Around 1911, the stretch of Sutherland east of Third Creek, generously defined, became known as Marble City, a “western suburb” that wasn’t incorporated into the city until 1917. It was a natural name for a street with so many marble and other stone mills on it, but it was also a bit confusing. “Marble City” had been one of the best-known nicknames for the whole city of Knoxville. Before World War I, businesses with “Marble City” in their names—like the Marble City Saloon—had been downtown. But in the 1920s and ’30s and ’40s, Marble City was a small, working-class community of stonecutters and skilled artisans, most of whom could walk to work. Among them was Italian sculptor Albert Milani, the most commercially successful sculptor who ever lived in Knoxville.
The phrase survives in Marble City Baptist Church, not to be confused with Sutherland Avenue Baptist Church, a few blocks down the sidewalk.
Sutherland Avenue kept a little bit of a rough edge; in a city that banned package liquor for 54 years, the avenue named for a Presbyterian minister was known as a handy place to buy it, at discreet shops. Sutherland’s adaptable to every eventuality.
In the early 1920s, Sutherland became home to Highland Memorial Cemetery, eventually Knoxville’s largest burying place. Perhaps older than most people assume, it’s not as old as its oldest gravestone. Influential politician Marcus DeLafayette Bearden, for whom Bearden is named, and who died in 1885, is memorialized here.
About the same time Highland was established, another part of Sutherland was becoming a field of dreams. Soon after World War I, Third Creek’s floodplain became one of Knoxville’s first airfields, formally designated McGhee Tyson Airport in 1929. In March, 1933, Sutherland Avenue made national headlines when well-known aviatrix Bettie Lund crashed there, killing her passenger, a local cub reporter, Barney Forrester. Lund and another reporter survived.
In spite of that shadow, the airport’s short tenure on Sutherland sometimes inspired careers. Bruce Holloway, who lived nearby on Kingston Pike, rambled around his Bearden Hill home as a youth, and finding himself on Sutherland, became fascinated with flying. During World War II, he became a fighter ace in the Pacific, and later a four-star general in the Air Force, finally commander of the Strategic Air Command. His name is on a stone at Highland Memorial.

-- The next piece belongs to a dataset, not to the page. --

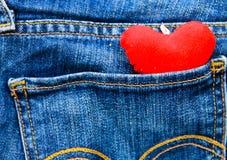 在蓝色牛仔裤的一个口袋的红色心脏 免版税库存图片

In 1937, McGhee Tyson departed for its roomier new home in Blount County. Part of the old air field became West High School. Another part became a golf range; later a site for university housing. For decades, Sutherland housing was favored by foreign students, many of whom lacked cars, but who appreciated the bus routes and, in the 1970s, Knoxville’s first greenway that connected the Sutherland housing to campus. Upon first moving here, many foreign students remarked on Knoxville’s astonishing ethnic diversity, assuming the whole city looked like Sutherland Avenue. They supported what became almost a Little Fertile Crescent, which supported Knoxville’s first ethnic groceries. Indian and Pakistani stores have since closed, but Arabic and Asian groceries survive.
Now the area’s source of foreign students gone, turned to athletic fields, Sutherland’s waiting for whatever’s next.
For more than a century now, Sutherland’s been constantly in flux and may always remain so, lively, dependable, sometimes dynamic, but never in the public eye, except when we send a photographer down to have a look at it.